Meine Mutter ist fertig und kommt heraus. »So, wie du den Ulrich Falkenhauser geschildert hast«, sagt sie im Plauderton, »so ungefähr war mal ein Klavierlehrer von mir. Jung, engagiert und sogar hübsch. In der Stunde hatte ich immer Herzklopfen. Kennst du das?«
»Ja, schon«, murmle ich.
»Lehrer sollten besser alt und hässlich sein.« Meine Mutter lacht sanft nach diesem frommen Wunsch.
»Allerdings«, fauche ich. »Und blöd und faul!« Eine Menge Wut ist in mir. Ich laufe meiner Mutter in die Küche nach. »Du kannst dich auf die Meerhexe freuen. Das heute war erst der Anfang!«
»Gut«, sagt Mama ernsthaft. Wir wechseln einen Blick, und ich weiß plötzlich, dass jemand meinen Kummer versteht. Das ist fast ein Schock, ein guter aber.
Wir setzen uns an den Tisch und schon bringt mein Vater die Pfanne. »Was war erst der Anfang?«, erkundigt er sich.
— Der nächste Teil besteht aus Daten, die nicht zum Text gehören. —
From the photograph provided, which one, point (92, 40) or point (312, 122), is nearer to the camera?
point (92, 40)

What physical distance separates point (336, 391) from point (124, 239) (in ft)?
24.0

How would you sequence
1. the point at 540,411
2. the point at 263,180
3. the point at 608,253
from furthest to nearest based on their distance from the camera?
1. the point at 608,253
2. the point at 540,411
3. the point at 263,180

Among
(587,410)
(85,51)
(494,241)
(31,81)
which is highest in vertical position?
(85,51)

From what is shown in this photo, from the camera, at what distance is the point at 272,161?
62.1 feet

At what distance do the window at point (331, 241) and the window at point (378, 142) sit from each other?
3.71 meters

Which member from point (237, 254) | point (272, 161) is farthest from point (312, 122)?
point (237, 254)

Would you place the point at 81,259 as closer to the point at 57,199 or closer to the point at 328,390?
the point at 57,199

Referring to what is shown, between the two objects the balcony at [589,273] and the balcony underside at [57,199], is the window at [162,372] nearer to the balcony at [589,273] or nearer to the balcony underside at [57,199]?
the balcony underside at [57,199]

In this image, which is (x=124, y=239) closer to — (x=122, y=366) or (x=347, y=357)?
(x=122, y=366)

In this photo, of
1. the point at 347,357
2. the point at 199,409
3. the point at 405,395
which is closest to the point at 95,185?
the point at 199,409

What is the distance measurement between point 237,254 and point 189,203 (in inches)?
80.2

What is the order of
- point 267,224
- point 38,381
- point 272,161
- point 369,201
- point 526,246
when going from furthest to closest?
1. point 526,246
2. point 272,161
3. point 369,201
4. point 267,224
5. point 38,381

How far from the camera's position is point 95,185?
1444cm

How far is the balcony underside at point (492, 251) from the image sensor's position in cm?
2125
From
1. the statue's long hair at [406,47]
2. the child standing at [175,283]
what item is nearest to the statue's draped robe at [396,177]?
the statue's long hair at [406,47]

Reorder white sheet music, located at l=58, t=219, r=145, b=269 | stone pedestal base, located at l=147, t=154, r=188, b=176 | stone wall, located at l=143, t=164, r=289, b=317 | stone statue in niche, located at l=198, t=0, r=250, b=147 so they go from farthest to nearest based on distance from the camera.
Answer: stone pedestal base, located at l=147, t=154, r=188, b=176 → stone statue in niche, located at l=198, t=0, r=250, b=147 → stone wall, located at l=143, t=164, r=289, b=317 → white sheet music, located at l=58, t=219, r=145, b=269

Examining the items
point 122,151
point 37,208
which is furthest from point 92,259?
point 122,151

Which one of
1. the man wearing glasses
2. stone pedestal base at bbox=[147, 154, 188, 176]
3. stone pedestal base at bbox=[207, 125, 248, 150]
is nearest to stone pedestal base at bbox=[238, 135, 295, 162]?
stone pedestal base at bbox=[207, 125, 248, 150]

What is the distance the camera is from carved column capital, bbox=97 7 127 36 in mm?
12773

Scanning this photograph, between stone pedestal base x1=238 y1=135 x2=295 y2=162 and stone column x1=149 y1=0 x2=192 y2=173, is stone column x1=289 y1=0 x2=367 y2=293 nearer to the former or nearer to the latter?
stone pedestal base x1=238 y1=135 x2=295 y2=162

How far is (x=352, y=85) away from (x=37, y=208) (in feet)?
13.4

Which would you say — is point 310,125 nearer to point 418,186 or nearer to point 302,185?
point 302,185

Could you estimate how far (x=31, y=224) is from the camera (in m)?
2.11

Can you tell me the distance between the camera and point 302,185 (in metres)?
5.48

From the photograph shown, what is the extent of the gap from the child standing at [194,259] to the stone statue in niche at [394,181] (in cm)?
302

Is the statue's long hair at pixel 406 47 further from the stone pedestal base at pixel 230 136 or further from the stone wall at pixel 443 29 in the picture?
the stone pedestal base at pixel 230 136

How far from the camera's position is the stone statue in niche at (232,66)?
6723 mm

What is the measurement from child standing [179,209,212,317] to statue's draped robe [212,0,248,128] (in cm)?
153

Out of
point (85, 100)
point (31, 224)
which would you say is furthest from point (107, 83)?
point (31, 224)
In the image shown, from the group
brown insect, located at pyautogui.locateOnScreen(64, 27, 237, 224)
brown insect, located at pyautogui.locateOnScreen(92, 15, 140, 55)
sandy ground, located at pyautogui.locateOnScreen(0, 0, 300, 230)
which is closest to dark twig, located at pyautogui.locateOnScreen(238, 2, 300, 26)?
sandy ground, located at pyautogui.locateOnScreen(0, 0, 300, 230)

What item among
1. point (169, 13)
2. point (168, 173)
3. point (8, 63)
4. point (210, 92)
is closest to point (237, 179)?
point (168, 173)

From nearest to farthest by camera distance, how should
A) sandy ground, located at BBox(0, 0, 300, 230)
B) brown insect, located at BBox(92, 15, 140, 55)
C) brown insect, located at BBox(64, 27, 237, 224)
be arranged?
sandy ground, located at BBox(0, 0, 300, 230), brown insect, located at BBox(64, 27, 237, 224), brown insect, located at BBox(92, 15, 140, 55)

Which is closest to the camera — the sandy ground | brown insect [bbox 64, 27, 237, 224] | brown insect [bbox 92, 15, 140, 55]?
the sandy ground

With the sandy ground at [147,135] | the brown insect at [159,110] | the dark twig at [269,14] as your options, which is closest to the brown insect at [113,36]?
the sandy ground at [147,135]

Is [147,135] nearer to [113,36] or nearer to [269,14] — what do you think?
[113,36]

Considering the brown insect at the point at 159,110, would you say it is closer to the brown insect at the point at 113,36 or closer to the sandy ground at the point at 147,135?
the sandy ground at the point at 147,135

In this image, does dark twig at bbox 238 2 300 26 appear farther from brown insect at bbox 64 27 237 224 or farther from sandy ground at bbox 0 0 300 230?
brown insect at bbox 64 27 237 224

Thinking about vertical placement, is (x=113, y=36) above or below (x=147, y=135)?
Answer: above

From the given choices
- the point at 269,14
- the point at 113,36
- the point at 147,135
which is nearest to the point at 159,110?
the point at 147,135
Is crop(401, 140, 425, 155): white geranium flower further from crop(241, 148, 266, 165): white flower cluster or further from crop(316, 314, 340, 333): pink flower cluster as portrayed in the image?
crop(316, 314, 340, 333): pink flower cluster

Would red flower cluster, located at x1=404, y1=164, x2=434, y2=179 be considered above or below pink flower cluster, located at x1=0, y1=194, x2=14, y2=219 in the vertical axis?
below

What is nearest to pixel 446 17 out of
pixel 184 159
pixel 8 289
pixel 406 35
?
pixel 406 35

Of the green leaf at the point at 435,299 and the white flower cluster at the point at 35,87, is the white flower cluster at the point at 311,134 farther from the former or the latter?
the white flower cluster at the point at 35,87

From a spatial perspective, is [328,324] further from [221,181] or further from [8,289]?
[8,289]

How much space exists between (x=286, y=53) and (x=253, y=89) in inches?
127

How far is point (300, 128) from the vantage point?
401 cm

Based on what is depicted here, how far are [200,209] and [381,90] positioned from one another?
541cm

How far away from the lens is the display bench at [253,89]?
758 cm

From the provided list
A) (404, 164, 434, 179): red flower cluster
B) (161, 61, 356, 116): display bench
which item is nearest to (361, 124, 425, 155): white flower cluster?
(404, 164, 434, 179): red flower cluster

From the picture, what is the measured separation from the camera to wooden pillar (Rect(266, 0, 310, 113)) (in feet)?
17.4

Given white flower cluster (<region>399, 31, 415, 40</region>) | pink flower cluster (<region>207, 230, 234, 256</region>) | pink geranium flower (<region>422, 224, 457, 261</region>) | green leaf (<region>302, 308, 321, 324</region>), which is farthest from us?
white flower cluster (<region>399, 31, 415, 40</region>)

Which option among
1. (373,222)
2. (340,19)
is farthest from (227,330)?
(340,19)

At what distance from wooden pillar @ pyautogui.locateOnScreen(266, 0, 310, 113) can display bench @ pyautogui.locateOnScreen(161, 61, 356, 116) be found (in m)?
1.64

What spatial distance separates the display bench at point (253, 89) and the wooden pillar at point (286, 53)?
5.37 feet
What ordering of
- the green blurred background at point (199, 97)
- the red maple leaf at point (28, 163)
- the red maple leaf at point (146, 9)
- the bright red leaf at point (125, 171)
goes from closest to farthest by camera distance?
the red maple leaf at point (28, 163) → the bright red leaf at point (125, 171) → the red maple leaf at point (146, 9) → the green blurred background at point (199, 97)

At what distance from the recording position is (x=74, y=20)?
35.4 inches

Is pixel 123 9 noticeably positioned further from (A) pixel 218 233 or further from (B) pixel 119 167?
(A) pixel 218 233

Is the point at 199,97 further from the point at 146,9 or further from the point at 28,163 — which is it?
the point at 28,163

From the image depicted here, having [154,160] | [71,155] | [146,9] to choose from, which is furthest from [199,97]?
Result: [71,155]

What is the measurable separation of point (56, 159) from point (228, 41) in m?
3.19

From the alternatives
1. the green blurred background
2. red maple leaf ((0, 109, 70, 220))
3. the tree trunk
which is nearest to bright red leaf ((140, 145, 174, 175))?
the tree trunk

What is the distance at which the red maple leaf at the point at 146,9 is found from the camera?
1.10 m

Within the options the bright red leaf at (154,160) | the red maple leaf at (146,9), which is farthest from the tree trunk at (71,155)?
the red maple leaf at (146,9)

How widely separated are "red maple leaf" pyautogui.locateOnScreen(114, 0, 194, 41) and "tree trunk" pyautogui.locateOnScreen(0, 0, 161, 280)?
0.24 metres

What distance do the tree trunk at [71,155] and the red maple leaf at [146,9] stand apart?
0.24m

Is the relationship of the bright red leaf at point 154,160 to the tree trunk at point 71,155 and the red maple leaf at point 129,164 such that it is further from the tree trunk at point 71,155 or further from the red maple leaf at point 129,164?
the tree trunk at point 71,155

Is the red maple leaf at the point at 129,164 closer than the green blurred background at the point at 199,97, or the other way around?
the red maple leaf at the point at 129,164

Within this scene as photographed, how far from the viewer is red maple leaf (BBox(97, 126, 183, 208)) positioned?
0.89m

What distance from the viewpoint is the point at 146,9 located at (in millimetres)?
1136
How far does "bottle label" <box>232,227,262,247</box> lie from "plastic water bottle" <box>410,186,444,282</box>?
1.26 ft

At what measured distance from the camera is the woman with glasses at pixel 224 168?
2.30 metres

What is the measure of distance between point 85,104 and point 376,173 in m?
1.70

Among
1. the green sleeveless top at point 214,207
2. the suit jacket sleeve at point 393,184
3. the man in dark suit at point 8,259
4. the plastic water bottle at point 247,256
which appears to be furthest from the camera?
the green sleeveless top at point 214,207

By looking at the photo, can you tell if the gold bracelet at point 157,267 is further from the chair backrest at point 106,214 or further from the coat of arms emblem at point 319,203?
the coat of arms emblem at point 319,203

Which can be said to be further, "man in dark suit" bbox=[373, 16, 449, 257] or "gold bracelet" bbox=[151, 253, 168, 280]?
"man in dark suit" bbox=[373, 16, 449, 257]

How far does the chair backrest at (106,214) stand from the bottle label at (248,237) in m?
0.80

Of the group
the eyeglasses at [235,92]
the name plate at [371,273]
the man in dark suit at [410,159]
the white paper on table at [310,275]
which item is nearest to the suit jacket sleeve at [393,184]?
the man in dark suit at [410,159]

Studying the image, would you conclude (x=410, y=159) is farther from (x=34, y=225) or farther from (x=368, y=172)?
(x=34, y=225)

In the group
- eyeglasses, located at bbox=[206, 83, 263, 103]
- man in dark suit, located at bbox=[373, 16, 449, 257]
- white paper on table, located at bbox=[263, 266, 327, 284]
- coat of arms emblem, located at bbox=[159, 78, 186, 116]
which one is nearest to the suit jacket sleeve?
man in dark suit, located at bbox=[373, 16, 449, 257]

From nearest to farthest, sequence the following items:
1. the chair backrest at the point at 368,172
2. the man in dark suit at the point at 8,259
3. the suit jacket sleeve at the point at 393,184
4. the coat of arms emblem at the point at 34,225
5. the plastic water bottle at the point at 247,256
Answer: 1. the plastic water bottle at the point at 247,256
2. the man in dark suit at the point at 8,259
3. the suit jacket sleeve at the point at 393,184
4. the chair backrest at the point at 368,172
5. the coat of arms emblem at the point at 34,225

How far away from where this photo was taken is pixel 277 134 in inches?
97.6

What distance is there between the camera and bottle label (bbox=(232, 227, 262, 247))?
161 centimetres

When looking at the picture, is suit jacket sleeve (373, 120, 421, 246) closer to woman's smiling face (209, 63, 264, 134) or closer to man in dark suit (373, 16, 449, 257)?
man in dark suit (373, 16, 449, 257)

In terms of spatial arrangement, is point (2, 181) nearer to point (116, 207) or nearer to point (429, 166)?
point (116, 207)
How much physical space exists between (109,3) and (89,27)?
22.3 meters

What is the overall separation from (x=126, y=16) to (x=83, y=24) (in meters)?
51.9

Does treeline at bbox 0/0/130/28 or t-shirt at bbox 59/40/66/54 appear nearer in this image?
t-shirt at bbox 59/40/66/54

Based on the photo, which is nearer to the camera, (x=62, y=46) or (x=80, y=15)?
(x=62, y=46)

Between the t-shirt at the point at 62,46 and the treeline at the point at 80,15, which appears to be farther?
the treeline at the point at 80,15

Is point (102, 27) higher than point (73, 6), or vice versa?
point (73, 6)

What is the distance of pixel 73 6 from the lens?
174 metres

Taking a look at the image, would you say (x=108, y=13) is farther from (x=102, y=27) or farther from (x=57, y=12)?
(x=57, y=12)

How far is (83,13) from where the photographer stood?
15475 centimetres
»Die große, böse Meerhexe«, sage ich und fletsche die Zähne. Dann wende ich mich an meine Mutter. »Kommen Oma und Opa auch ganz bestimmt?«
»Wahrscheinlich nur Oma. Sie haben niemanden für den Laden.«
Jetzt fällt mir plötzlich die Agentur ein. »Ach, Mama, deine Agentin hat am Nachmittag angerufen. Sie war irgendwie völlig aufgelöst. Wegen eines Briefes. Du sollst sofort zurückrufen.«
Mein Vater hebt die Augenbrauen bis unter den Haaransatz. »Irgendwie völlig aufgelöst?«, spottet er über meine Ausdrucksweise.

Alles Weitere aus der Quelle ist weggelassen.